# Work to complete:
Return the complete listing that follows, with each line reproduced exactly.

# Listing:
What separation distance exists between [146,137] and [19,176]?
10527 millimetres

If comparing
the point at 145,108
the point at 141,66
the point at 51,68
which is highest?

# Task solution:
What separation distance exists between [146,137] and [19,176]?
10527 millimetres

If comparing
the point at 145,108
the point at 141,66
the point at 51,68
which is highest?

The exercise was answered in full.